[[ RECORDS FOR THE TASK open ]]
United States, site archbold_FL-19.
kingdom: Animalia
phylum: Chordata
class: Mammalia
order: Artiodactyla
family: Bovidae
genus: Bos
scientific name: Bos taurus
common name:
[[ RECORDS FOR THE TASK closed ]]
= REQUIRED WORK =
Please print the material again in full, exactly as it is.

= SOLVED EXERCISE =
United States, site archbold_FL-19.
kingdom: Animalia
phylum: Chordata
class: Mammalia
order: Artiodactyla
family: Bovidae
genus: Bos
scientific name: Bos taurus
common name:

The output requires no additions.